L'argent manquait. Ma pension était insuffisante, alors à 71 ans, j'ai repris le travail dans un restaurant : je nettoyais les tables, je faisais la vaisselle. Le soir, je tricotais des écharpes que je vendais au marché. Lentement, péniblement, nous avons retrouvé un rythme. Le chagrin ne nous a jamais quittés ; il a simplement appris à se faire discret.
Un matin, après avoir déposé les enfants à l'école, je suis rentrée chercher mon sac à main oublié et j'ai trouvé un camion de livraison garé devant la maison.
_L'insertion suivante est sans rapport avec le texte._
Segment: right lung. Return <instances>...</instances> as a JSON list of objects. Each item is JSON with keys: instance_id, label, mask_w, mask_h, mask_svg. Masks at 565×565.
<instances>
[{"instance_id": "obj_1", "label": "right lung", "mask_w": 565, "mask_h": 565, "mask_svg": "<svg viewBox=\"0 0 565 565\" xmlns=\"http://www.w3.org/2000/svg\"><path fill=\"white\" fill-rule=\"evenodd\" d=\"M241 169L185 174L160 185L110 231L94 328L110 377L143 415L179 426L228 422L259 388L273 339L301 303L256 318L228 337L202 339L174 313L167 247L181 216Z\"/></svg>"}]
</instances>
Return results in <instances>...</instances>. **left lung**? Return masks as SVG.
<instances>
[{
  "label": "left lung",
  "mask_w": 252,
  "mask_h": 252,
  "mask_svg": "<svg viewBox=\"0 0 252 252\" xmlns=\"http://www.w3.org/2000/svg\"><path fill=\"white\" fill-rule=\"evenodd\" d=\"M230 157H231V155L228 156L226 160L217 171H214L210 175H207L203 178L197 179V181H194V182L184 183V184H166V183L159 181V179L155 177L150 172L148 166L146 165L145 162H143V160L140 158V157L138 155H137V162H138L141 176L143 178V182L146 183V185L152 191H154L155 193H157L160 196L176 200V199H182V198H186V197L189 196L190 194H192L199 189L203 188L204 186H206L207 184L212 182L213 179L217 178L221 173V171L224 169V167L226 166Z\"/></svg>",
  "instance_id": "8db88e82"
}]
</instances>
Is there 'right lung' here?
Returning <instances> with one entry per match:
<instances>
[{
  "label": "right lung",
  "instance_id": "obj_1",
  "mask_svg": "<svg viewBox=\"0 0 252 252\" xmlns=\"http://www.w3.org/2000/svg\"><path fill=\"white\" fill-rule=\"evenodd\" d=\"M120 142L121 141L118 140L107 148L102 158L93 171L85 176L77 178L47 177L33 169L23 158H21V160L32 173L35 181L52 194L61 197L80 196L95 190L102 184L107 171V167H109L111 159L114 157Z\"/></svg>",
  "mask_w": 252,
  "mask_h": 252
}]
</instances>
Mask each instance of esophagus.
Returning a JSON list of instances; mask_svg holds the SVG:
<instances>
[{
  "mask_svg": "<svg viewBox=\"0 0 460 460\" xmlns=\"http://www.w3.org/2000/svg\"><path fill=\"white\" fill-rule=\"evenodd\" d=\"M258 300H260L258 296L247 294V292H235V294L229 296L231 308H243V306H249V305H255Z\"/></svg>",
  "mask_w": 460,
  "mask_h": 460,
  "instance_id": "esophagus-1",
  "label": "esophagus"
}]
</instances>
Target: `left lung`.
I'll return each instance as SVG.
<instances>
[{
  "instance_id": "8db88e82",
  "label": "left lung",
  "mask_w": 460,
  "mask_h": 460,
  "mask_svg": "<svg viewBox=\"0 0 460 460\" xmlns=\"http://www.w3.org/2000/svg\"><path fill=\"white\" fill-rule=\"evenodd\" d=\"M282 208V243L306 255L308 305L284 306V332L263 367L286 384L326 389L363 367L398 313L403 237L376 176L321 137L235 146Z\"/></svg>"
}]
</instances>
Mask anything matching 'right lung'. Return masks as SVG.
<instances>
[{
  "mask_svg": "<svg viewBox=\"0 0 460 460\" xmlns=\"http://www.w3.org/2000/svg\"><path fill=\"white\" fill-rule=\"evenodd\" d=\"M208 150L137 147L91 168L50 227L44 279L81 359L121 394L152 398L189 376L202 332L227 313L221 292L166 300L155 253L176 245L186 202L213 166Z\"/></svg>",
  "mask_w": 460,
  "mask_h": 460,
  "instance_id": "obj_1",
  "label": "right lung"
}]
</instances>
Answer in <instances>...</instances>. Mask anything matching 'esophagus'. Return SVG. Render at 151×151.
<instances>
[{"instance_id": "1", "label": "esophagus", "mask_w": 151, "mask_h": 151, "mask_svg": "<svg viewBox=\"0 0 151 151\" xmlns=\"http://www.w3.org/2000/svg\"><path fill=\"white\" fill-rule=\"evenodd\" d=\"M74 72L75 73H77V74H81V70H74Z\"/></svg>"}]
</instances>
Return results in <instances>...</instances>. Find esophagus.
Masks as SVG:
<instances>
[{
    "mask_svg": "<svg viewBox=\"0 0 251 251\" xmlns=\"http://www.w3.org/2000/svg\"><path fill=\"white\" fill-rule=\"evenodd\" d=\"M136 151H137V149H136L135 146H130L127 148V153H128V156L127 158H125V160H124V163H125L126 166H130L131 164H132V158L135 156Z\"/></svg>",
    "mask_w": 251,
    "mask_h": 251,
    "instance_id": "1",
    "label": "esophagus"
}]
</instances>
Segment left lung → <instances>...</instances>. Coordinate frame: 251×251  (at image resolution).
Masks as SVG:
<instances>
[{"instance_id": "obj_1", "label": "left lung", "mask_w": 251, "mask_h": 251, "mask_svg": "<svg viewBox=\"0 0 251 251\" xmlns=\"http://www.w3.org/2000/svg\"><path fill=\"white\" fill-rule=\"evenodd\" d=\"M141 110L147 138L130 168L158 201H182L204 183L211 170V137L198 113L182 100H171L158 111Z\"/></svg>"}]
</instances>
Les livreurs transportaient un énorme carton portant simplement l'inscription : « À ma mère ».
À l'intérieur se trouvait une lettre écrite de la main de Darla, datée de trois semaines avant sa mort.
« Maman, si ce colis t'est parvenu, c'est que je ne suis plus en vie. »
Elle m'avait écrit que je comprendrais une fois le paquet ouvert. À l'intérieur se trouvaient des dizaines de petites boîtes, chacune étiquetée pour un événement important à venir : les 10 ans de Lily, le premier jour de Ben au collège, les premiers pas de Molly à vélo, les 5 ans de Rosie… jusqu'à ses 18 ans. Darla avait préparé des cadeaux pour chaque moment important.